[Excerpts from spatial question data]
--- BEGIN ---

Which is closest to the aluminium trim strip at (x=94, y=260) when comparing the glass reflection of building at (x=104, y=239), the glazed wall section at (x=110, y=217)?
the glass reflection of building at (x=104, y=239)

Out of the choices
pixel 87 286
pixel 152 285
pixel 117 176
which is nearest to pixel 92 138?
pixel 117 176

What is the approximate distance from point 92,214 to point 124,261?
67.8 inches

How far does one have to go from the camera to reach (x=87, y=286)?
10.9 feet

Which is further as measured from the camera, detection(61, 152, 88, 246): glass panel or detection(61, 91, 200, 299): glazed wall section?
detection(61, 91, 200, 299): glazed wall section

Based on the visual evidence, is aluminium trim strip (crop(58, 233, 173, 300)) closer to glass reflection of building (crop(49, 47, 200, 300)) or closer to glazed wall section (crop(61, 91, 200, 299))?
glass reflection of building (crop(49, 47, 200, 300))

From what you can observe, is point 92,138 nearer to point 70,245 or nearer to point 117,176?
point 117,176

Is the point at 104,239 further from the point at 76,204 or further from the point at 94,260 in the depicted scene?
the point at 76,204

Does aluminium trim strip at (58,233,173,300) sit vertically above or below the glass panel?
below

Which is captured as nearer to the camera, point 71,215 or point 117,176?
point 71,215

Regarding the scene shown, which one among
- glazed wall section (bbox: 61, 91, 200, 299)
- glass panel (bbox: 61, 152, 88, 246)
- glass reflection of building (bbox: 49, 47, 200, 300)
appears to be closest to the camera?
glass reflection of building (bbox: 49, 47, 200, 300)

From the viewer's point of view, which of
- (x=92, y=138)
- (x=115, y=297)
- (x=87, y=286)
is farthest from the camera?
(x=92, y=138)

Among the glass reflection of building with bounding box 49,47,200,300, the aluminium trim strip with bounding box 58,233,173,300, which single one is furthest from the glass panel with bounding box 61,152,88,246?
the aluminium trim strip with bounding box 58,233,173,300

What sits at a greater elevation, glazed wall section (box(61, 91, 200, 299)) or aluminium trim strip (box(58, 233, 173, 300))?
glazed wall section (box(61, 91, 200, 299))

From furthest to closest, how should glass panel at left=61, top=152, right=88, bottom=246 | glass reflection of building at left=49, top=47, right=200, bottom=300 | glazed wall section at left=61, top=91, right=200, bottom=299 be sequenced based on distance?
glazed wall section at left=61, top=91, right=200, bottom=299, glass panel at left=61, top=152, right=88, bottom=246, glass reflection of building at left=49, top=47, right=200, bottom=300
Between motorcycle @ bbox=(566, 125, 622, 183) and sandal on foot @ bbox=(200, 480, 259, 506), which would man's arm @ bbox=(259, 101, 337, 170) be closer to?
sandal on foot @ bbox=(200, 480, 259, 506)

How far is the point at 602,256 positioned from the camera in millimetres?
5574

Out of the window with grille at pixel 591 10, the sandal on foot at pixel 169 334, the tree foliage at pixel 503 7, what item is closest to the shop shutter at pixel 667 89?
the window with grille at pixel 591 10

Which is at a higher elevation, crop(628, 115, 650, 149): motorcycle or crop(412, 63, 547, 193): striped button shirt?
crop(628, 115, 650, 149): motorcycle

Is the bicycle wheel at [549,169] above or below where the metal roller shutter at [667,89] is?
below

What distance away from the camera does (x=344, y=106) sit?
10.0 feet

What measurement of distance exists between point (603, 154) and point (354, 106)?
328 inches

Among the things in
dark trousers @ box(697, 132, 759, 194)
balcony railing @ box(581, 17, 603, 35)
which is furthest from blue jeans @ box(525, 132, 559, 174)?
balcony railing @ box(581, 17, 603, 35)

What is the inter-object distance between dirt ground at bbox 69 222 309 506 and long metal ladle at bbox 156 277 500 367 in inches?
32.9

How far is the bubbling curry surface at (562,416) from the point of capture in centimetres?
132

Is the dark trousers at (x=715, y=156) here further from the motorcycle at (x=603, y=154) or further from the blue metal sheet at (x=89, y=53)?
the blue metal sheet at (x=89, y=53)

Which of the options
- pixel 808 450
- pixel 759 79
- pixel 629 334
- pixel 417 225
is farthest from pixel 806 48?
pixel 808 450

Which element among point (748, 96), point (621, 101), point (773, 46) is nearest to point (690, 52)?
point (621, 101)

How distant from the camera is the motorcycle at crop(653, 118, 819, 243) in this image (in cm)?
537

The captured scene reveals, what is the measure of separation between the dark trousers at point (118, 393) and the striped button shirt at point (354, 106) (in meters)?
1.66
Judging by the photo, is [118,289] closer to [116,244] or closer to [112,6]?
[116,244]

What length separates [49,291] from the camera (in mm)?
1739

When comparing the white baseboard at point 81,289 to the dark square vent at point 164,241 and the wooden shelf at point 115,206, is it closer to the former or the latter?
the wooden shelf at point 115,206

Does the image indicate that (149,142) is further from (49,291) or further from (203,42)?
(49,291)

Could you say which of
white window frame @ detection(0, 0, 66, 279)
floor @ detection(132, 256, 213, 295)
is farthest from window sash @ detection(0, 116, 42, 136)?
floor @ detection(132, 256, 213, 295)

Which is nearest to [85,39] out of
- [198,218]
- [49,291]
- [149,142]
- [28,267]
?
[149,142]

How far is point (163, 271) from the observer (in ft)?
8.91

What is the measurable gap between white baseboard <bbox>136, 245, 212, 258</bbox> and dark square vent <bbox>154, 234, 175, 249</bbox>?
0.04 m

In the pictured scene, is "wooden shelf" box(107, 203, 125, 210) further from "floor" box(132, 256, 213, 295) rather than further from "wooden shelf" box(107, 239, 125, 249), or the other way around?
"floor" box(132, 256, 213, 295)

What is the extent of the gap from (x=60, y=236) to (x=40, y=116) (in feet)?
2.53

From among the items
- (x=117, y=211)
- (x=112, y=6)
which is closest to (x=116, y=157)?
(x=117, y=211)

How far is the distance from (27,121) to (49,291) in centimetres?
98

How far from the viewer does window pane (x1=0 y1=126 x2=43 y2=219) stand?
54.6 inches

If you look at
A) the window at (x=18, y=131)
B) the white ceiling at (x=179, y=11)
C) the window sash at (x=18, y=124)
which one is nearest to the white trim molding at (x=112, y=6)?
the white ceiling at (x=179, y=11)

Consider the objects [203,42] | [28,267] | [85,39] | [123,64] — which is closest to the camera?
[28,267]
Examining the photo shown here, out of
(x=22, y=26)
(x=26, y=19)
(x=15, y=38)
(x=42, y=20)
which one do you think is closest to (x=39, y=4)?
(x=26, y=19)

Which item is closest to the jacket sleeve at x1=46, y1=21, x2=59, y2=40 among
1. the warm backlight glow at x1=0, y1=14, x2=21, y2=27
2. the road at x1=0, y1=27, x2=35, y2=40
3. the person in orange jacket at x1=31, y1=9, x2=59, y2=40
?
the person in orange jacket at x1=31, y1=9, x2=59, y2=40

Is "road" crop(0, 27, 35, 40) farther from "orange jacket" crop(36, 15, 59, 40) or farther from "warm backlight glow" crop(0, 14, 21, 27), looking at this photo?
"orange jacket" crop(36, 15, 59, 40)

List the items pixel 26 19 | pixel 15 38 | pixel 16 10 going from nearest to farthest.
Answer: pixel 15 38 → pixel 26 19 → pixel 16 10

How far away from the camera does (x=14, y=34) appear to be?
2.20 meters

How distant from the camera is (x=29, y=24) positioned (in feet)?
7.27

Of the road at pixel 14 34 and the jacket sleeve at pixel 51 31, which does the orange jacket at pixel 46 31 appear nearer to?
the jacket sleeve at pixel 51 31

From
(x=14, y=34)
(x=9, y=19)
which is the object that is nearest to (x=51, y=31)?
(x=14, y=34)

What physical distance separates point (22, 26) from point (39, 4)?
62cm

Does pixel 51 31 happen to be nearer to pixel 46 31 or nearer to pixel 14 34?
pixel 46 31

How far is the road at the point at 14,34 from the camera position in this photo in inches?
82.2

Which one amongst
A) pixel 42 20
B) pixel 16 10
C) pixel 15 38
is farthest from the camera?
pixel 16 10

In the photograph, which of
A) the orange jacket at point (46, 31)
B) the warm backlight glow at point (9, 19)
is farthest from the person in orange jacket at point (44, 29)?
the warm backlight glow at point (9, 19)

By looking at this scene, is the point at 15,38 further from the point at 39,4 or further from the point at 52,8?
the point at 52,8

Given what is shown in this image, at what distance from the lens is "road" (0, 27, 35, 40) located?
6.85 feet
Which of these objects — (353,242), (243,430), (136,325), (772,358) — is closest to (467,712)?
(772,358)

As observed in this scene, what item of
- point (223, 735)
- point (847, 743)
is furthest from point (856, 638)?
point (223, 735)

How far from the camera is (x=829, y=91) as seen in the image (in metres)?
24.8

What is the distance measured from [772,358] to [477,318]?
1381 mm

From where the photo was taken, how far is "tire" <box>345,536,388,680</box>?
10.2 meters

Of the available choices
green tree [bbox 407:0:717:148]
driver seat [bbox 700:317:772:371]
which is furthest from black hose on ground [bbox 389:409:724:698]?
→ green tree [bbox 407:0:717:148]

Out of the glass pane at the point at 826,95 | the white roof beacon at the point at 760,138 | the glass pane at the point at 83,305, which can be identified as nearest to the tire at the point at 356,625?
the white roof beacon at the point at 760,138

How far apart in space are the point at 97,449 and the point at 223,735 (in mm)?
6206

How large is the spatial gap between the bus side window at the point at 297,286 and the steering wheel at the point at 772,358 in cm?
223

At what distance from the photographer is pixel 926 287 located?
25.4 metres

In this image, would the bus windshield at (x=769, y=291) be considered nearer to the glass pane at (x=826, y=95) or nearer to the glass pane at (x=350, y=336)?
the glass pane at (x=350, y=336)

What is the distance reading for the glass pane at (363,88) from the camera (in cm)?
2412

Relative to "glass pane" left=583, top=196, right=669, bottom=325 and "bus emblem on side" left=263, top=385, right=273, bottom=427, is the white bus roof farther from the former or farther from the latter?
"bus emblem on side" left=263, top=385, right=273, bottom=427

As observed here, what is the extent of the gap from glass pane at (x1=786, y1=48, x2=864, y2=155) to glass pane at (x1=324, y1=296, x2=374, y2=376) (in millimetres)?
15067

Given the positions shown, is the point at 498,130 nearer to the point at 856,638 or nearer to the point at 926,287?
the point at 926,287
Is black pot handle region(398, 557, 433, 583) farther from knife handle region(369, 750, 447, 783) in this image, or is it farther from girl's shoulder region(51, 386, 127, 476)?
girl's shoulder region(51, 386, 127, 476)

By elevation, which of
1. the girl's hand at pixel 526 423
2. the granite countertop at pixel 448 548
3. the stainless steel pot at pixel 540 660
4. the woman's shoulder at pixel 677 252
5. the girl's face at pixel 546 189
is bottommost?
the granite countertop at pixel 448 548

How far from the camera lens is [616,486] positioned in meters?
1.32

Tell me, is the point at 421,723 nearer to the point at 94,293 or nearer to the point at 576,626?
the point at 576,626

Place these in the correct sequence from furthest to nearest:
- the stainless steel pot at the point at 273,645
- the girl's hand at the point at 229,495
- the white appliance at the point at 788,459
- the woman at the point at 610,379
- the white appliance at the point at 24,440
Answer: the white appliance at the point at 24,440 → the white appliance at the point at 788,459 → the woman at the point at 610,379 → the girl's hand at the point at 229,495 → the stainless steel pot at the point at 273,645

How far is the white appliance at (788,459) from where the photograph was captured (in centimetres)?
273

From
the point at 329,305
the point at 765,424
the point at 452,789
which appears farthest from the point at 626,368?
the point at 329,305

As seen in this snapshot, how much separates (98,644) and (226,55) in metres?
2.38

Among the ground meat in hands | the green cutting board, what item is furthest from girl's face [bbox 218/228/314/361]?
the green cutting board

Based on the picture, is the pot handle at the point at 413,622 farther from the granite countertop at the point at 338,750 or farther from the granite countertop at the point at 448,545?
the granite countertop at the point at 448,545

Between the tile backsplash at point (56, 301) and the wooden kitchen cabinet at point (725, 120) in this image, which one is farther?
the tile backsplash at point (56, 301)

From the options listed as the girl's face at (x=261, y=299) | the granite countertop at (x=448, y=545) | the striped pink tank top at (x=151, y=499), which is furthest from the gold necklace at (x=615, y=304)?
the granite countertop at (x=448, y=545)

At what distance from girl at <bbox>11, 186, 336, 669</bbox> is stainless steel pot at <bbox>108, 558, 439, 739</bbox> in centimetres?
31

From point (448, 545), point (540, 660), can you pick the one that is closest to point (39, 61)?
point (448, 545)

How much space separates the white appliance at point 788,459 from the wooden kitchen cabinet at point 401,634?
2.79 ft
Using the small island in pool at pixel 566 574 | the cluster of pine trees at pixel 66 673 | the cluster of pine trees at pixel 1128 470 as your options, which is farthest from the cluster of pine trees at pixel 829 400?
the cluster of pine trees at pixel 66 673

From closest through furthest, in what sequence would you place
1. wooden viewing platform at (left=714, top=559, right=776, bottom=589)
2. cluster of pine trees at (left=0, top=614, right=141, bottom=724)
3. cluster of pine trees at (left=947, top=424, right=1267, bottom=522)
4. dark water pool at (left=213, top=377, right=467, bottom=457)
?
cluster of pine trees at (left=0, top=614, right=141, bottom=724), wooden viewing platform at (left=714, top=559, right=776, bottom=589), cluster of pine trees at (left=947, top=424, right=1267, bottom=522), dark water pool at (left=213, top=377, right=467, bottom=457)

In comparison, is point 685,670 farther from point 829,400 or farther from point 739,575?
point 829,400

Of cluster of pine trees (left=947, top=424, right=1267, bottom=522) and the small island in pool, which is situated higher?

--- END ---

▶ GIVEN EXERCISE: State how many lines in the records above contain the string "shown", where case counts. Give only the number.

▶ SOLUTION TO THIS PROBLEM: 4